Set task.
Rewrite the lines of material beginning with the line containing "At what distance can" and ending with the line containing "(x=37, y=55), (x=109, y=60), (x=193, y=57), (x=115, y=140)" as a JSON list of strings, one string per line and no blank lines.

Task data.
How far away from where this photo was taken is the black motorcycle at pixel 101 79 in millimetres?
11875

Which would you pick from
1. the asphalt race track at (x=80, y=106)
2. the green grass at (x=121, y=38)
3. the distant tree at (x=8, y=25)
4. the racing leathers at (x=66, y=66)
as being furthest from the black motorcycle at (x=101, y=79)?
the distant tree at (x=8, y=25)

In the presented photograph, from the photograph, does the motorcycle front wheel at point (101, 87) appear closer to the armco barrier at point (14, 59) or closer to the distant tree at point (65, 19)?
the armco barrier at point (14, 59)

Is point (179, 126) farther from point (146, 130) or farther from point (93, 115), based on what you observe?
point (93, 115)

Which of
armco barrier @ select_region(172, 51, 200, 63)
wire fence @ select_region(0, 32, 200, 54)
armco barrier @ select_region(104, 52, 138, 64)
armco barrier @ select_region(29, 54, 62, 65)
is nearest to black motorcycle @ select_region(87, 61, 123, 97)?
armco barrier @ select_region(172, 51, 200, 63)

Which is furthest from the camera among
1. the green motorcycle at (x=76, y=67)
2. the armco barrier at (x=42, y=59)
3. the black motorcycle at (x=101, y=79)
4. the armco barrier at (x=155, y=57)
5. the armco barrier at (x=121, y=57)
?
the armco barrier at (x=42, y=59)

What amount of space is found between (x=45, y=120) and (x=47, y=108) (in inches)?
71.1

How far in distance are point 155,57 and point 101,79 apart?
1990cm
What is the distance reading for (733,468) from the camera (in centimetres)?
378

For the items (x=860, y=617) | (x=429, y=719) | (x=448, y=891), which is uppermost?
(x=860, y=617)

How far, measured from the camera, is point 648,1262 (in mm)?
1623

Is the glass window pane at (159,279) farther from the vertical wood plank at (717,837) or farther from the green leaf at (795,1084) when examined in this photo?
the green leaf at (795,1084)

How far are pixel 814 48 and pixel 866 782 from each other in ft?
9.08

* * *

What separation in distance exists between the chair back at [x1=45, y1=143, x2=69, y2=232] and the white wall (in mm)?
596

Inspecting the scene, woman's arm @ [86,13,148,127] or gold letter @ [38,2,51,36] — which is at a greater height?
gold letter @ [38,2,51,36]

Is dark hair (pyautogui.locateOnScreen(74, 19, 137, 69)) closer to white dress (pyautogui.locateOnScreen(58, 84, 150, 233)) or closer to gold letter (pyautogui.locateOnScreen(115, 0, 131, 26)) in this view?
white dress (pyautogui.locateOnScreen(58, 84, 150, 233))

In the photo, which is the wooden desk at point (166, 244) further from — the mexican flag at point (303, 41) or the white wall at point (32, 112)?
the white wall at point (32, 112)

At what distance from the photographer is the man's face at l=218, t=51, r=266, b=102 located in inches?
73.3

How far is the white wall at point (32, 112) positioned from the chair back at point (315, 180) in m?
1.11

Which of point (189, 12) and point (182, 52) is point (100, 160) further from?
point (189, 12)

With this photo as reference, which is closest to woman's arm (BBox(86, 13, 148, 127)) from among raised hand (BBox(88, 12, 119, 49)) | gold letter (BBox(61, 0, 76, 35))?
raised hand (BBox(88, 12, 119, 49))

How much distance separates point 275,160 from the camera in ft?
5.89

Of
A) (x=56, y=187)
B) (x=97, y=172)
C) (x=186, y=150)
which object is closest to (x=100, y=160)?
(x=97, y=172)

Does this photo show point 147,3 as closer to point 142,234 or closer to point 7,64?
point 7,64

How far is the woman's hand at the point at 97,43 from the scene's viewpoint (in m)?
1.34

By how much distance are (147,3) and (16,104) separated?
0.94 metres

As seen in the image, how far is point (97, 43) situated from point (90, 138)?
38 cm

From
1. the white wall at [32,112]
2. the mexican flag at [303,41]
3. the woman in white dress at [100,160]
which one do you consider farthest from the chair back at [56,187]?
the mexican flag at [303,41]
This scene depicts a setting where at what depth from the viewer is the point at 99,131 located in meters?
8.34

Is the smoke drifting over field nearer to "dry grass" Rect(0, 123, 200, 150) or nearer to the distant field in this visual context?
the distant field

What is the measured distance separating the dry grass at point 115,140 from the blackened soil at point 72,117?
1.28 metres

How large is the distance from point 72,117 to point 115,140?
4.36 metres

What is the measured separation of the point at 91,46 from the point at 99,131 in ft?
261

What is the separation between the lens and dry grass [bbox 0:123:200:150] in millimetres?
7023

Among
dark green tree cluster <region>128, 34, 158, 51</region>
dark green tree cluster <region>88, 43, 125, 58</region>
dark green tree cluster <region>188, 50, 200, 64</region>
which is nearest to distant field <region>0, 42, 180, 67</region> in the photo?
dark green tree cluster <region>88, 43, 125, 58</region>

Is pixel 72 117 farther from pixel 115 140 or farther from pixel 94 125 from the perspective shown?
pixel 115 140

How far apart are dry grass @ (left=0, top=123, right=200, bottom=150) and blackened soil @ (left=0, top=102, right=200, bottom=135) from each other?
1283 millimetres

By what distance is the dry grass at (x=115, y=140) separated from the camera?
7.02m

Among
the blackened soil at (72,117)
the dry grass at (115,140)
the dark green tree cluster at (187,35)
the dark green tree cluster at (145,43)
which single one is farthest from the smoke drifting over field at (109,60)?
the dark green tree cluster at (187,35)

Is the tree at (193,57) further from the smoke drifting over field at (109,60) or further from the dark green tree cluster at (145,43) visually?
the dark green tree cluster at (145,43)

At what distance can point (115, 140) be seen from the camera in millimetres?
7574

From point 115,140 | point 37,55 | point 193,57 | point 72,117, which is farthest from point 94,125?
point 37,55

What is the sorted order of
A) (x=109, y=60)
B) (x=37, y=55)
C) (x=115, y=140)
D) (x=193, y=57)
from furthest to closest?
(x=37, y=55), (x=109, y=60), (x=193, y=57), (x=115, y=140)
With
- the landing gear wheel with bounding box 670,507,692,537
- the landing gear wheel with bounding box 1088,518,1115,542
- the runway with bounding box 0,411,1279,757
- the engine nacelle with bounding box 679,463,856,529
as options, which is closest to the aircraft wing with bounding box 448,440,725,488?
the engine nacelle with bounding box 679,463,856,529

Full solution.
[
  "At what distance can point (115, 140) be seen from the camera in millimetres?",
  "7574",
  "From point 115,140 | point 37,55 | point 193,57 | point 72,117, which is farthest from point 94,125?",
  "point 37,55",
  "What is the sorted order of",
  "A) (x=109, y=60)",
  "B) (x=37, y=55)",
  "C) (x=115, y=140)",
  "D) (x=193, y=57)",
  "from furthest to closest?",
  "(x=37, y=55), (x=109, y=60), (x=193, y=57), (x=115, y=140)"
]